═════ Source passage

Rajasthan introduces sterilization incentive scheme
Kavita Devi could not believe her luck when the local health authorities decided to award her a 21-inch color television. The 25-year-old lives in the Barmer district of Rajasthan – India’s biggest state and home to 68 million people.
The mother of two boys won the lucky draw after she opted for sterilization in September. “I am so happy. I am now going to tell my friends not to have more children. I understand that population growth is a problem,” Devi, who did not study beyond high school, told Deutsche Welle.
In another town in Rajasthan, Mandori is also planning to undergo an operation, which will block her fallopian tubes. “I just hope that I too will get a prize like my many friends,” the 20-year-old mother of two exuded. “One has even won a car. Isn’t she lucky?”
Up for grabs are a Tata Nano, billed as the world’s cheapest car, motorcycles, food blenders, and televisions that can be won by couples who choose to adopt population control measures such as sterilization.
Men and women are paid varying cash amounts in addition to the government’s family welfare scheme which already pays 1000 rupees (22 US dollars) to those volunteering to undergo a vasectomy.
“India is going through a massive population explosion and we are trying to see if families can limit themselves to just two children.” Dr Yudhvir Singh, the chief medical officer in Jaipur, told Deutsche Welle. “The experiment in Rajasthan is showing encouraging results.”

══════════
═════ Record set

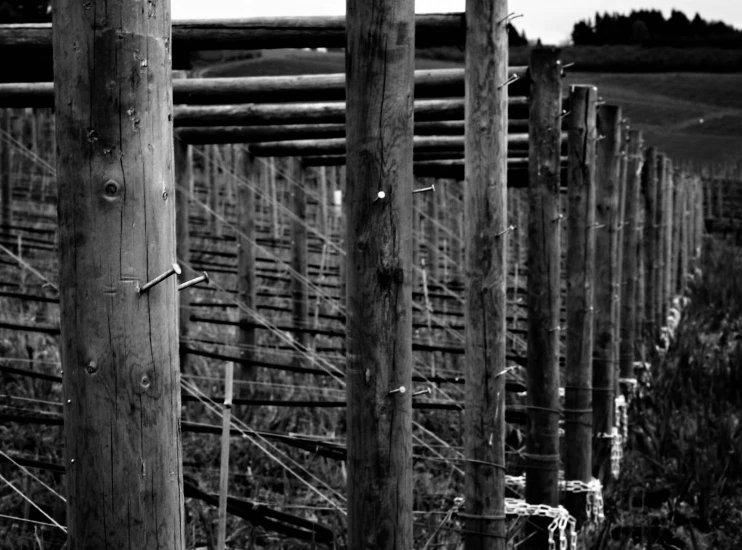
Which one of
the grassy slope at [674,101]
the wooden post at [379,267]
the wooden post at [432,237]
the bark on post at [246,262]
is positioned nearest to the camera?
the wooden post at [379,267]

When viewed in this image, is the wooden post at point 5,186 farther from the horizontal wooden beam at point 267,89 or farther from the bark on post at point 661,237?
the horizontal wooden beam at point 267,89

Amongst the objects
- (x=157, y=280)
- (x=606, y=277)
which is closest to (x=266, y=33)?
(x=157, y=280)

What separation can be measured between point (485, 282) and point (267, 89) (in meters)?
1.68

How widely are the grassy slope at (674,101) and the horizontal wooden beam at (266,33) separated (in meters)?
27.9

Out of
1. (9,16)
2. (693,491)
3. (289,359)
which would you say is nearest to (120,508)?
(693,491)

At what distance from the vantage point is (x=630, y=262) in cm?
1030

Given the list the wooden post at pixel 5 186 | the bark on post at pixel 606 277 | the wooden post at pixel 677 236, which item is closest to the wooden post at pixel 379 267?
the bark on post at pixel 606 277

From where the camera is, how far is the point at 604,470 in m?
7.12

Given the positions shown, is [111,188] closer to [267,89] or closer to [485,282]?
[485,282]

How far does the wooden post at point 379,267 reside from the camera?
329 cm

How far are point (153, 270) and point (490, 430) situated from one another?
2.60m

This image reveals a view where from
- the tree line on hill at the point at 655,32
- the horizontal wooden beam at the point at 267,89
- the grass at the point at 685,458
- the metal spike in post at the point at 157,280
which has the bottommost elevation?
the grass at the point at 685,458

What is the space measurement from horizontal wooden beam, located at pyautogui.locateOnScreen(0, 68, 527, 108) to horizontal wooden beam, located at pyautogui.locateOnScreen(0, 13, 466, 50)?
35 centimetres

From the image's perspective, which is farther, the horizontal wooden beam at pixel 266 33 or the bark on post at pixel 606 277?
the bark on post at pixel 606 277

══════════

Task requirements -
(1) In the article on Rajasthan's sterilization incentive scheme, how much does the government's family welfare scheme already pay to people who volunteer for a vasectomy?
(2) Retype everything in the article on Rajasthan's sterilization incentive scheme from "Men and women" down to "undergo a vasectomy.".

Solved tasks -
(1) 1000 rupees (22 US dollars).

(2)
Men and women are paid varying cash amounts in addition to the government’s family welfare scheme which already pays 1000 rupees (22 US dollars) to those volunteering to undergo a vasectomy.